我想阅读下面给出的文本文件的相反方向,逐行。我不想使用readlines()或read()。
a.txt
2018/03/25-00:08:48.638553 508 7FF4A8F3D704 snononsonfvnosnovoosr
2018/03/25-10:08:48.985053 346K 7FE9D2D51706 ahelooa afoaona woom
2018/03/25-20:08:50.486601 1.5M 7FE9D3D41706 qojfcmqcacaeia
2018/03/25-24:08:50.980519 16K 7FE9BD1AF707 user: number is 93823004
2018/03/26-00:08:50.981908 1389 7FE9BDC2B707 user 7fb31ecfa700
2018/03/26-10:08:51.066967 0 7FE9BDC91700 Exit Status = 0x0
2018/03/26-15:08:51.066968 1 7FE9BDC91700 std:ZMD:预期结果:
2018/03/26-15:08:51.066968 1 7FE9BDC91700 std:ZMD:
2018/03/26-10:08:51.066967 0 7FE9BDC91700 Exit Status = 0x0
2018/03/26-00:08:50.981908 1389 7FE9BDC2B707 user 7fb31ecfa700
2018/03/25-24:08:50.980519 16K 7FE9BD1AF707 user: number is 93823004
2018/03/25-20:08:50.486601 1.5M 7FE9D3D41706 qojfcmqcacaeia
2018/03/25-10:08:48.985053 346K 7FE9D2D51706 ahelooa afoaona woom
2018/03/25-00:08:48.638553 508 7FF4A8F3D704 snononsonfvnosnovoosr我的解决方案:
with open('a.txt') as lines:
for line in reversed(lines):
print(line)发布于 2019-02-28 19:07:45
这里有一种方法,可以不同时将整个文件读入内存。它确实需要首先读取整个文件,但只需要存储每行开始的位置。一旦知道了这一点,它就可以使用seek()方法以任意顺序随机访问每个方法。
下面是一个使用输入文件的示例:
# Preprocess - read whole file and note where lines start.
# (Needs to be done in binary mode.)
with open('text_file.txt', 'rb') as file:
offsets = [0] # First line is always at offset 0.
for line in file:
offsets.append(file.tell()) # Append where *next* line would start.
# Now reread lines in file in reverse order.
with open('text_file.txt', 'rb') as file:
for index in reversed(range(len(offsets)-1)):
file.seek(offsets[index])
size = offsets[index+1] - offsets[index] # Difference with next.
# Read bytes, convert them to a string, and remove whitespace at end.

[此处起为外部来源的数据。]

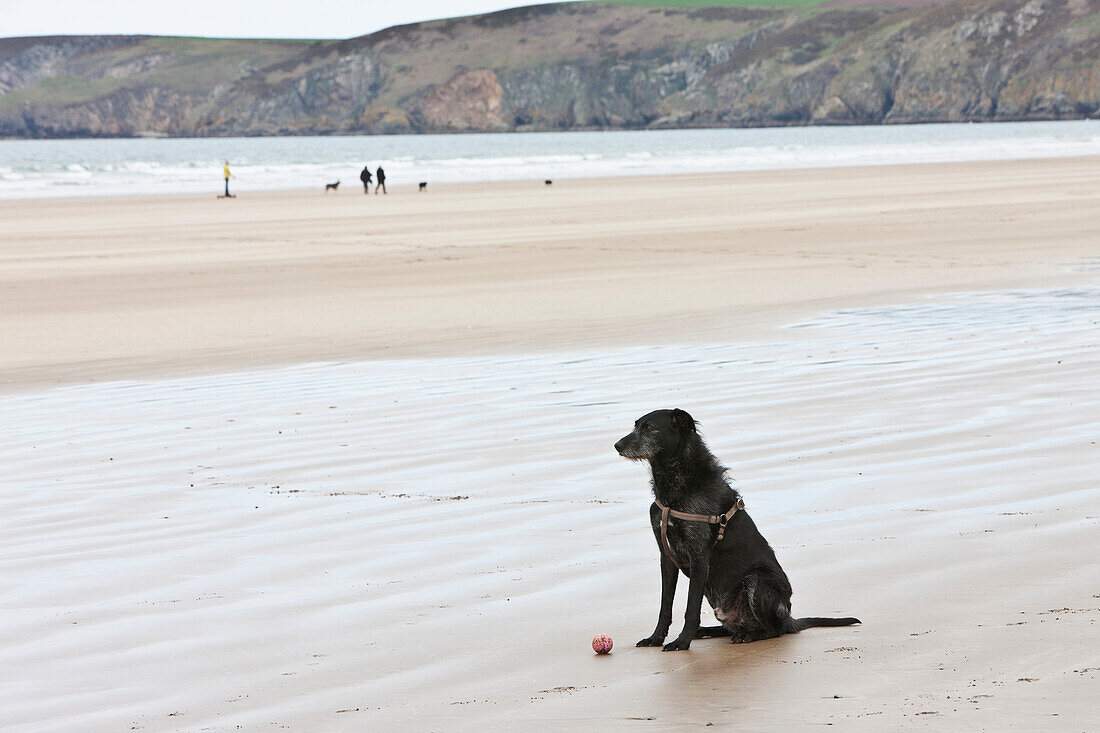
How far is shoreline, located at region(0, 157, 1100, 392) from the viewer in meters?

line = file.read(size).decode().rstrip()
print(line)输出:
2018/03/26-15:08:51.066968 1 7FE9BDC91700 std:ZMD:
2018/03/26-10:08:51.066967 0 7FE9BDC91700 Exit Status = 0x0
2018/03/26-00:08:50.981908 1389 7FE9BDC2B707 user 7fb31ecfa700
2018/03/25-24:08:50.980519 16K 7FE9BD1AF707 user: number is 93823004
2018/03/25-20:08:50.486601 1.5M 7FE9D3D41706 qojfcmqcacaeia
2018/03/25-10:08:48.985053 346K 7FE9D2D51706 ahelooa afoaona woom
2018/03/25-00:08:48.638553 508 7FF4A8F3D704 snononsonfvnosnovoosr更新
这里有一个版本,它做同样的事情,但是使用Python的mmap模块来记忆映射文件,这个文件应该通过利用操作系统/硬件的虚拟内存功能来提供更好的性能。
这是因为,正如PyMOTW-3所说:
内存-映射通常会提高I/O性能,因为它不涉及每个访问的单独的系统调用,并且不需要在缓冲区之间复制数据--内存由内核和用户应用程序直接访问。
代码:
import mmap
with open('text_file.txt', 'rb') as file:
with mmap.mmap(file.fileno(), length=0, access=mmap.ACCESS_READ) as mm_file:
# First preprocess the file and note where lines start.
# (Needs to be done in binary mode.)
offsets = [0] # First line is always at offset 0.
for line in iter(mm_file.readline, b""):
offsets.append(mm_file.tell()) # Append where *next* line would start.
# Now process the lines in file in reverse order.
for index in reversed(range(len(offsets)-1)):
mm_file.seek(offsets[index])
size = offsets[index+1] - offsets[index] # Difference with next.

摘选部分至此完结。